Hi Richard, James,

> > >  * SQL injection attacks;
> > >
> > 
> > You are doing CREATE TABLE statements based on text from an untrusted
> > user?  Really?

> My reaction exactly.  


I'm writing a library so the safety of the input is out of my hands and in that 
of the application writers who work 'above' me. I neither want to burden them 
with the responsibility to escape strings nor trust them to remember to do so. 
In the myriad of uses planned for this library, it's a distinct possibility 
that there may be a UI with a default text value field filled-in by a user that 
trickles down directly into a database column default: there will certainly be 
occasions when a property's default value is specified by a user. Even if 
malicious injection attacks are unlikely via a text column default, seemingly 
benign default text, perhaps hard-coded by an unwitting application developer, 
could cause havoc (or, more likely, cause an exception to be thrown and a 
migration to fail) when not suitably escaped.


This library includes limited support for schema evolution. SQLite's limited 
support for ALTER TABLE leads me to make many more CREATE TABLE calls than you 
might expect.


> > >  * floating point value rounding in conversion to/from text;

> If the default cannot be represented exactly, its rounding will be the
> least of the difficulties. 


Not always: in scientific applications I've had column values default to plenty 
of irrational numbers: fractions of pi, sqrt(2.0) etc.


My main gripe is when the value being read from a database isn't identical to 
the value written to the database. I've had problems in the past where 
conversion between double and text, e.g. sprintf() and atof(), isn't perfectly 
invertible even at 17+ significant figures. Perhaps this may only be an issue 
on some of the older platforms I've worked on or on traditional client/server 
architectures (with which I'm more familiar) where client and server can be 
different platforms. I haven't (yet) tested SQLite empirically, though I notice 
SQLite has its own atof() implementation sqlite3AtoF() which weakens my 
confidence that I'll get out exactly what float I put in represented as text. 
In my (admittedly limited) experience, IEEE754 implementations are 
transferable, when endian-flipped as appropriate.

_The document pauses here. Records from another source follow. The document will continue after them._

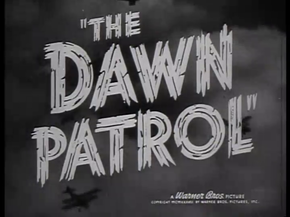 Beschrijving van de afbeelding The Dawn Patrol (1938 film) 03.png.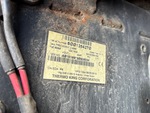 General Appearance with Refrigeration Unit Serial Number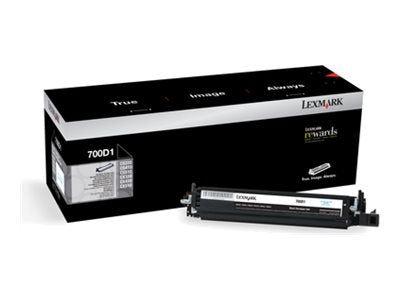 LEXMARK 700D1 développer noir capacité standard 40.000 pages pack de 1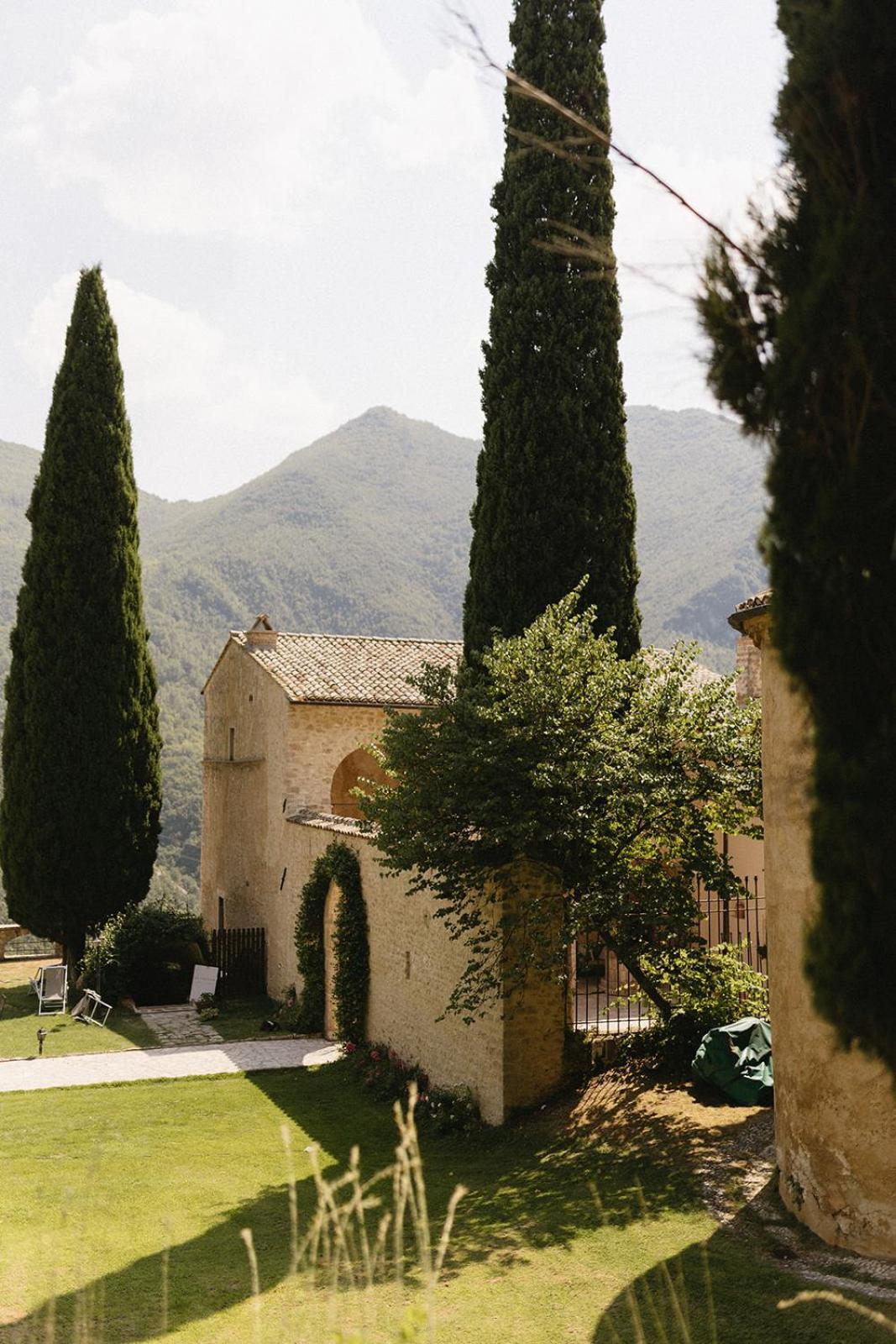 Abbazia San Pietro In Valle Ferentillo Exterior foto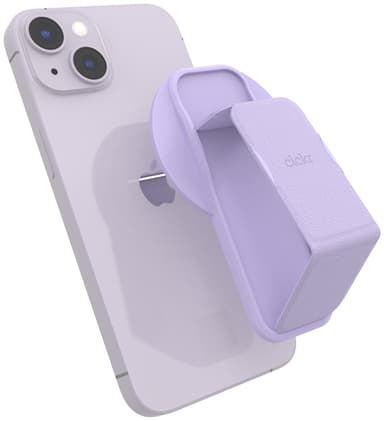 CLCKR MagSafe mobiltelefongrepp (lila)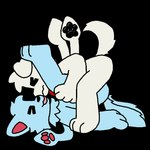 Rating: e
ID: 5549791
Date: 2025-05-05 00:25:52 -0400
Status: active
Score: 19
1:1 2d_animation anal anal_penetration animated anthro canid canine changed_(video_game) duo from_front_position male male/male mammal mating_press motion_tweening mushroomwolf penetration sex short_playtime squid_dog_(changed) post #5549791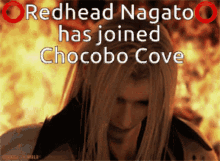 Redhead Nagato Chocobocove GIF - Redhead Nagato Chocobocove Peaches GIFs
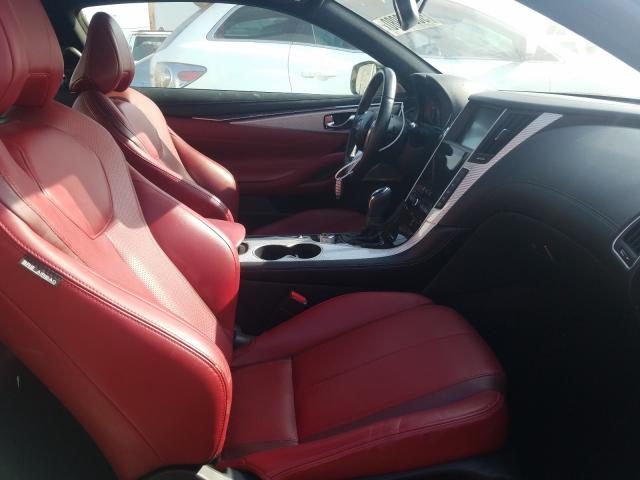 Photo 4 VIN: JN1FV7EK5KM360149 - INFINITI Q60 RED SP 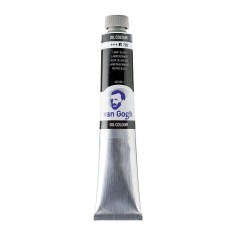 Óleo Van Gogh 60ml Negro Humo 702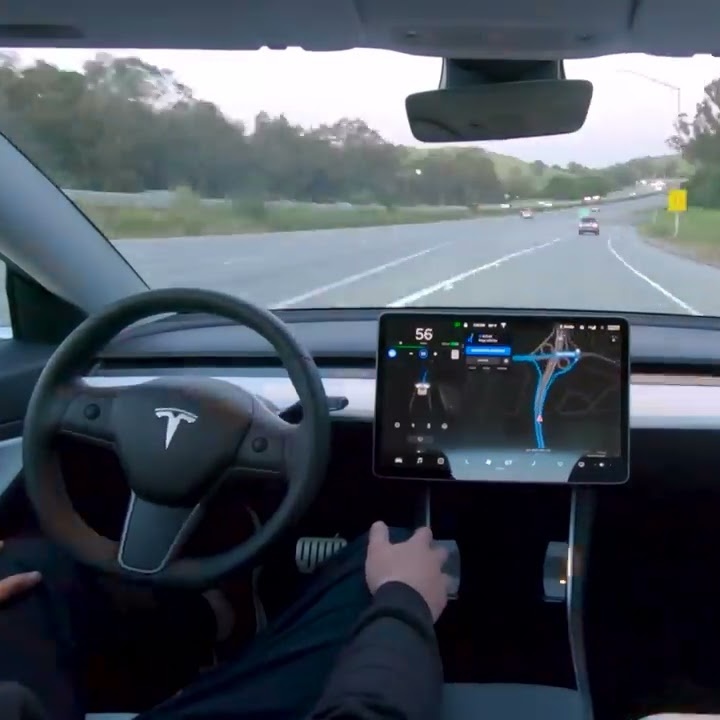 Компания Tesla начала...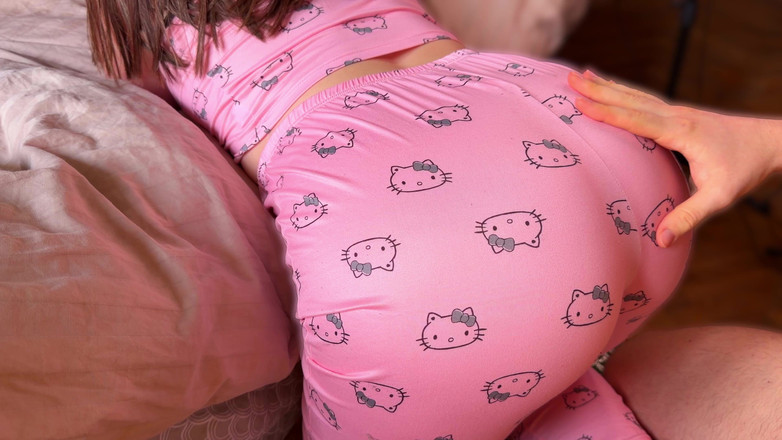 Marshmallow Sweet: 義理の妹「お尻を擦れるけど挿入はしないでくれない?」クリーミーな擦り合いとセックス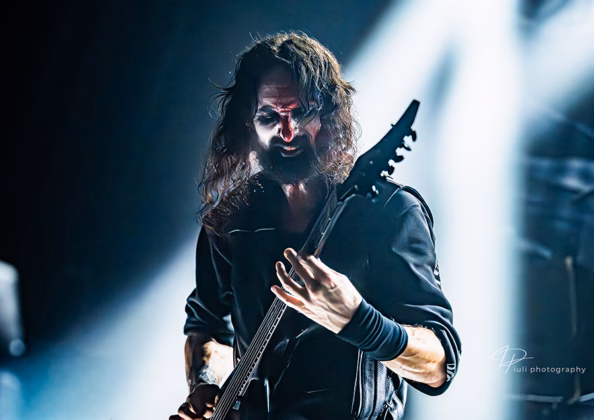 Picture of Bliss of Flesh in concert taken by Iuliana Pasca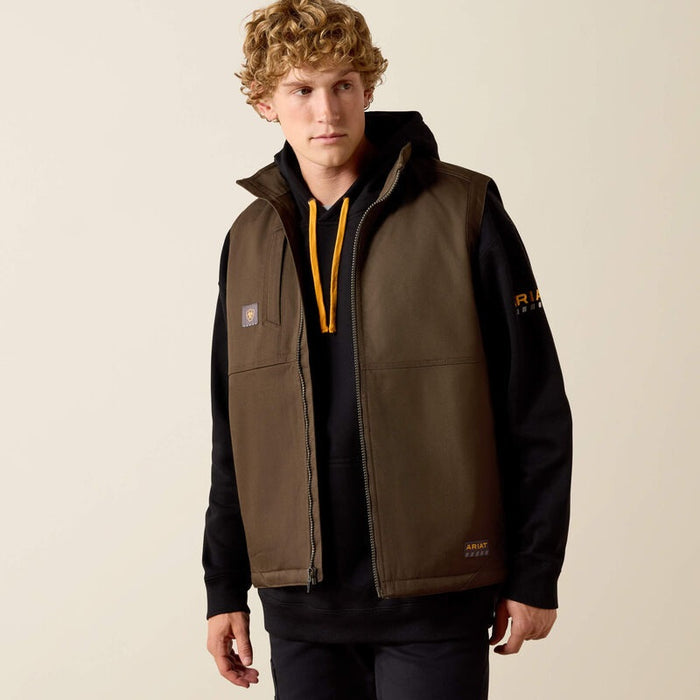 Ariat Rebar DuraCanvas Gilets - Wren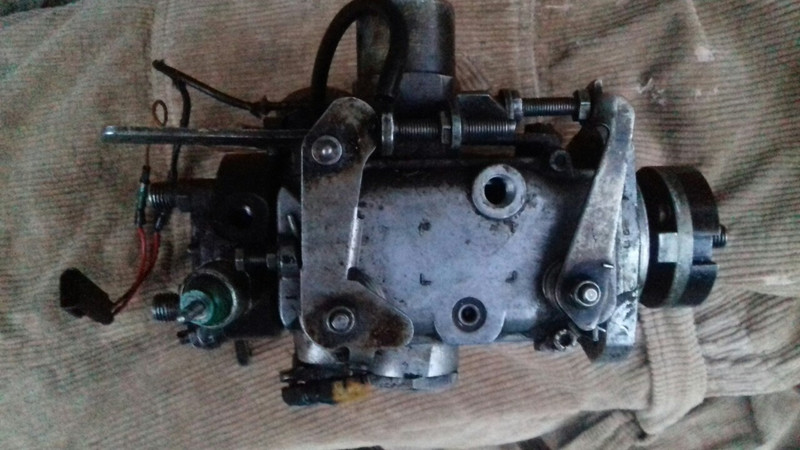 ТНВД Лукас Ford Sierra  1989 1.8 Дизель Дубно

Here's a real-world scenario where this could cause an issue (I've actually 
encountered this for real) Imagine an application writer who's instructed my 
library to use pi (say) as a column's default. When reading the value out of 
the database, they may want to test if the value equals the default: if so, 
they can head up some pre-computed branch of code, otherwise they have to 
compute everything from scratch. Of course their equality comparison could 
(should?) have some tolerance threshold, but they'll come to me to complain 
when their code runs slow because I can't return exactly the same value they 
gave me. Okay, it was a 1 min patch.


Nevertheless, you're right that representing a floating point value as text 
using a bunch of significant figures (I'd err on the side of caution and go 
with 17 or 18) will suffice: it will have to.


> > >  * how else can I set a default value for a binary blob column?

>    http://www.sqlite.org/lang_expr.html

>    "BLOB literals are string literals containing hexadecimal data
> and preceded by a single "x" or "X" character. Example: X'53514C697465'"


Thanks for the pointer to Blob literals. I hadn't spotted them.



If you think I'm being pedantic/overly-preemptive, you're right: These issues 
are unlikely to cause anyone headaches. My motivation for wanting to bind 
default values is a combination of:


1. An artificial (unrealistic?) attempt to maintain clean separation between 
manipulation of database structure and database content: I'm happy to use 
sql/text for the former but want to use all-binary transfer for the latter. So 
far, I've been able to adhere to this, but life's never so clean: default 
values fall nicely in the grey area: they start as database structure (part of 
the schema), then end up as database content.

2. Binding values makes these concerns, however poxie, go away.